I will never downplay the importance of philanthropic giving toward education. I believe that an excellent education can change the trajectory of a child’s life. But I also believe that if we’re looking to change the trajectory of kids’ lives, we have to ask ourselves why those kids need a trajectory change. Could it not be because we’ve provided so little support to their mothers? I’ve been working in K-12 education and policy for more than a decade, and in that time I’ve gone from being a teacher, living alone and willing to work crazy hours, to being a married mom of three kids under five. It’s never been clearer to me that focusing exclusively on schools to change kids’ lives just won’t work.
We know that students benefit from parental involvement in education — both at home and in school. And we know that the trauma of poverty impacts students’ ability to learn, and one in three children of single mothers experience poverty. But rarely do we talk about the link between our nation’s lack of support for mothers (whether they are single or married) and our educational outcomes.
If we want to build more equitable and just educational systems so that kids can grow up feeling safe and able to reach their full potential — how can we do that without also changing the way our society values mothers?
At Building Impact, we counsel funders to deeply examine the root causes of the problems they seek to solve and to explore the issues that intersect with their primary areas of work. So much of the giving in this country deals primarily with symptoms of larger societal problems, while ignoring the governmental policies, public attitudes, and economic realities that create these issues.
Throughout the pandemic, we’ve seen an encouraging trend as many of our education-focused clients broaden their grantmaking and program focus to address many needs that would have traditionally been considered mission-creep but that present an obvious barrier to the effectiveness of their primary mission.
And yet, I believe there’s a still huge blind spot among philanthropists when it comes to the intersection of motherhood and education.
What might happen if we as a society placed more value on the well-being of mothers?
Can you imagine the transformative effect on education if every mother in this country had the kind of health care and emotional support I had before, during, and after my third child’s birth?
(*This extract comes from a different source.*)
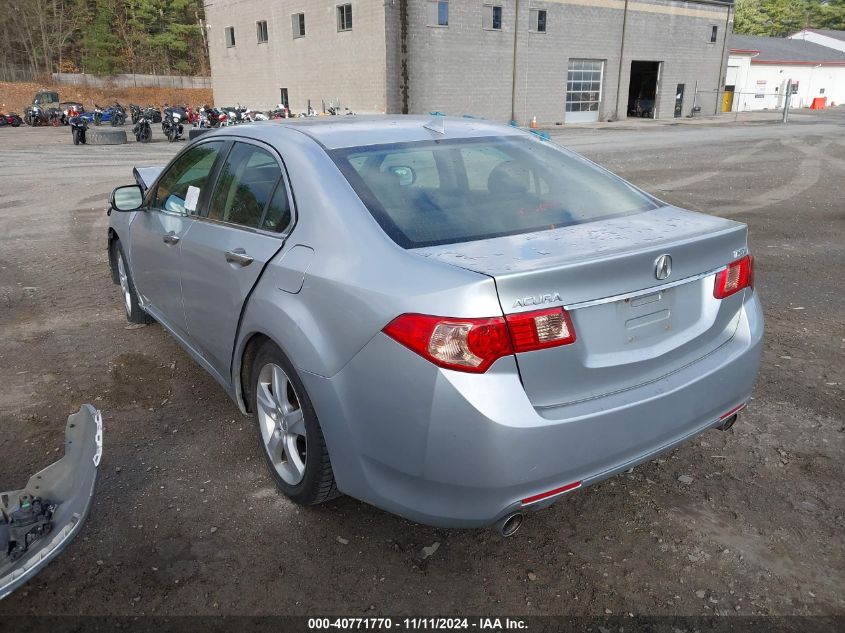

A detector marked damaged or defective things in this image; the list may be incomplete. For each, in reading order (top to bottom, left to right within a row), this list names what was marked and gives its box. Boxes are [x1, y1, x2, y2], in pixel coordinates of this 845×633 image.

detached bumper piece [0, 404, 102, 596]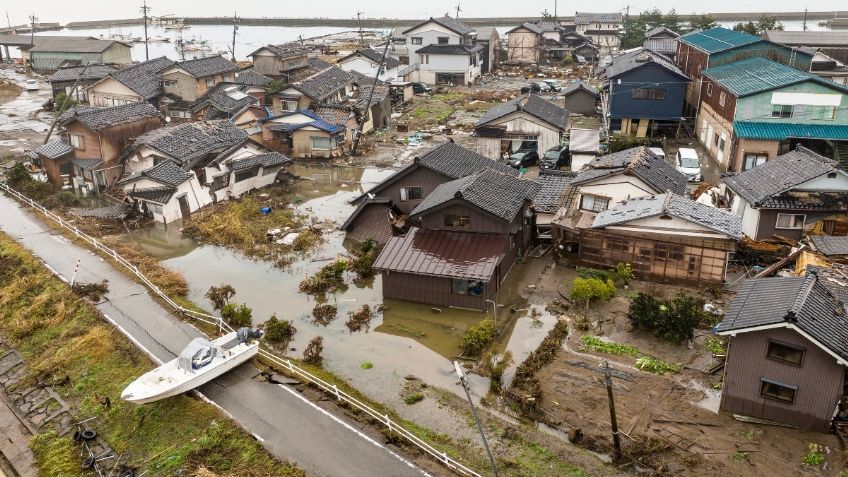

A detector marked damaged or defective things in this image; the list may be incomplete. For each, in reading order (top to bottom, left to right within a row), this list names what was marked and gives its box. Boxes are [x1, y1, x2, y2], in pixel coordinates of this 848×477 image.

If every mother could afford high quality childcare? And if mothers could earn a livable income from one job instead of two or three, giving them more time and mental energy to engage with their kids’ education?
This year, as I lean into my identity as both a mom and an agent of social change, I’m going to be looking for opportunities to engage with philanthropists who are interested in changing what it means to be a mom in America. Because there’s a good chance that if we can change how motherhood looks and feels, the impact on education could be transformative.